• Page extract:

The decline of the timber industry is Harney County has many causes:
* only a tiny fraction of Harney County is forested;
* eastside forests are dry, slow growing, low productivity;
* the Harney County timber industry was only profitable when they were high grading and liquidating old growth forests;
* Harney County is remote and far from major markets and transportation newtoworks (e.g. I-5, I-84);
* mechanization and automation;
The mill was in Burns because of the railhead. Don’t forget the short line up to Seneca where the wood was. But the 21 inch rule is prima facie arbitrary and capricious, and the cutoff of supply rendered any mill superfluous.
The Bundy Bums or Bunch or Boneheads have given the gift of deflection to the usual suspects, who have had a field day screaming “radical” at anyone who wants to have a grown-up conversation about land utilization. It’s classic Celinda Lake, the idea is not to win an argument on merit, but to cast aspersions and associational negatives on your political opponent.
In this case, there’s no discussion of the Hammonds and their unjust sentencing. While neither of them are angels, in fact, these guys seem pretty cranky, we’re talking 140 acres of sage and juniper. On top of jail, they lost their grazing priority (dunno who is running the rights now) AND got whacked with 400,000 in fines through the civil courts. That’s already plenty of hurt, is it not?
The occupation is just stupid stuff, wrong people, wrong topic, wrong place, wrong time, and the only ones helped by this are the pro Green spin hacks who otherwise wouldn’t have a platform.
The only thing unjust about the Hammond’s sentencing is how they got off with only getting 5 years. They intentionally set two arson fires knowing that there were people in the area who would be endangered by those fires. They kept igniting after wildland firefighters were on scene boxing them in and putting them at great risk: http://wildfiretoday.com/2016/01/05/the-timeline-for-the-oregon-rancher-arsonists/
The spot fires that “endangered” others were along a road line and totaled one acre.

• Stored data:
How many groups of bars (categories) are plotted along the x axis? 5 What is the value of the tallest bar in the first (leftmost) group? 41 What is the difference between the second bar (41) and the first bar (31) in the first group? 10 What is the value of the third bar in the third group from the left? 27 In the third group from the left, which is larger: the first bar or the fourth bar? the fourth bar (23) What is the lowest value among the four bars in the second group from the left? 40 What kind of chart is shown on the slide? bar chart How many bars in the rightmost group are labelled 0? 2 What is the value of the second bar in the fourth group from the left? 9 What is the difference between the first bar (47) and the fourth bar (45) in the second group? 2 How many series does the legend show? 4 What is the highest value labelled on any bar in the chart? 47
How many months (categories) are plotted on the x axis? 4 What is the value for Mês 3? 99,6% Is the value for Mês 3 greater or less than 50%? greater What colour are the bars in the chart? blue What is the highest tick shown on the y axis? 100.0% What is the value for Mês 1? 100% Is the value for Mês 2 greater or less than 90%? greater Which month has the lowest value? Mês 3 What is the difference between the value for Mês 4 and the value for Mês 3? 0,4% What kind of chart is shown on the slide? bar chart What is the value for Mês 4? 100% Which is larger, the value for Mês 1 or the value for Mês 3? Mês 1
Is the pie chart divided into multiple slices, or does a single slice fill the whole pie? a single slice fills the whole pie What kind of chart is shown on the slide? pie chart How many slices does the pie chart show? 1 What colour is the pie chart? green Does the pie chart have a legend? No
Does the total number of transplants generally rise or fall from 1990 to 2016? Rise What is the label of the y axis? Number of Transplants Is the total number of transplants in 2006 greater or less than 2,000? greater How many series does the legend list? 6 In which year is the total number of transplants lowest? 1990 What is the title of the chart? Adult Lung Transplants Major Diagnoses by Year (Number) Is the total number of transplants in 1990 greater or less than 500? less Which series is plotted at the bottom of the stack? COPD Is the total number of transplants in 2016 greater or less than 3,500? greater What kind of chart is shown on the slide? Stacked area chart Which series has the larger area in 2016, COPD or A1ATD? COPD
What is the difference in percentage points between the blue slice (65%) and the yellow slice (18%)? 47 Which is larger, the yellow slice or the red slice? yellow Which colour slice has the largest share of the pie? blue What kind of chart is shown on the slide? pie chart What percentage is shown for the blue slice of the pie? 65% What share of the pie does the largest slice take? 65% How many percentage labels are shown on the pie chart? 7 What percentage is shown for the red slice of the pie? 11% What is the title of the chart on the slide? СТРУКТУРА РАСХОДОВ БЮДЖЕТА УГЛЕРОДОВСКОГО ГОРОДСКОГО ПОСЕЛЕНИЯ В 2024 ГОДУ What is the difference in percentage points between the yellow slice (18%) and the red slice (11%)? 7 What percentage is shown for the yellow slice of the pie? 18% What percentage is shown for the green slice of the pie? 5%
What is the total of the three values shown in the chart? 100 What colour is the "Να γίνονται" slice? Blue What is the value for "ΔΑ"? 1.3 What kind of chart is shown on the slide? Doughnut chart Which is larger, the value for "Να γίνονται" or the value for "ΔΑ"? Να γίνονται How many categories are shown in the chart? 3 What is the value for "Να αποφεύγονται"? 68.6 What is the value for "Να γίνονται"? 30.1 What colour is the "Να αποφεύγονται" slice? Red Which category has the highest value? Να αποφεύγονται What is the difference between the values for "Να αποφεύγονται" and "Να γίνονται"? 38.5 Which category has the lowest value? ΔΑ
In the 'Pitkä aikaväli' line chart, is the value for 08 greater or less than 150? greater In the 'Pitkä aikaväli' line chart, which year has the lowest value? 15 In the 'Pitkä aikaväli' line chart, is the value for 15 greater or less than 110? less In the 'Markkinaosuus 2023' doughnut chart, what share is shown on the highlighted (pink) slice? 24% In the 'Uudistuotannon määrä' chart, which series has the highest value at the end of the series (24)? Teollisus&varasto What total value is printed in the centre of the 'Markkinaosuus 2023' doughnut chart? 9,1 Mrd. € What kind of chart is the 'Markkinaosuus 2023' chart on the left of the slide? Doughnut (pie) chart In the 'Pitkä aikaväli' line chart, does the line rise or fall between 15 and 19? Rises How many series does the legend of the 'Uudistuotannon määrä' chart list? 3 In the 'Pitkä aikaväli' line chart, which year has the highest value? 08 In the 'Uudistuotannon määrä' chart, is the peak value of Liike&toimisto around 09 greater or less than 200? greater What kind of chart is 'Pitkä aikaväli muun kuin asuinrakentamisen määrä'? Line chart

• Problems to solve:
[1] Copy the part of the Harney County discussion that opens with the words containing "The decline of" and closes with "any mill superfluous.".
[2] Pick up the Harney County discussion after its final sentence and carry it forward.

• Per-task answers:
[1]
The decline of the timber industry is Harney County has many causes:
* only a tiny fraction of Harney County is forested;
* eastside forests are dry, slow growing, low productivity;
* the Harney County timber industry was only profitable when they were high grading and liquidating old growth forests;
* Harney County is remote and far from major markets and transportation newtoworks (e.g. I-5, I-84);
* mechanization and automation;
The mill was in Burns because of the railhead. Don’t forget the short line up to Seneca where the wood was. But the 21 inch rule is prima facie arbitrary and capricious, and the cutoff of supply rendered any mill superfluous.

[2]
The 2001 fire smoked out a guy’s camp, and scared the wayward grandson (who clearly has issues) but there’s nothing about whether the camp burnt in the record. If the purpose was party hunting and poaching, then why was there not an investigation into whatever animal carcasses were inside the burn area, if any?
As I said, not angels by any means, but the dollar value of damage done might be two grand at most, never mind that prescribed fire is very often beneficial. Or that’s what I’m told by its acolytes.
I was struck by something else in the records, about a BLM guy not clearing the road for the younger Hammond until he was good and ready to move his engine. Was it necessary to block the road to remove the guilty juniper? Could he have cleared the way? Did Hammond ask nice and then get grumpy or what?
And I also had to howl at the claim the Hammond fires, and I paraphrase, set the BLM fire program back years. Are you kidding me? What about that fire in the canyon south of John Day? Or the Soda Springs fire last year, a quarter million acres in Idaho? So private citizens in contact with the realities of federal policy have NO REASON WHATSOEVER to be a little out of joint?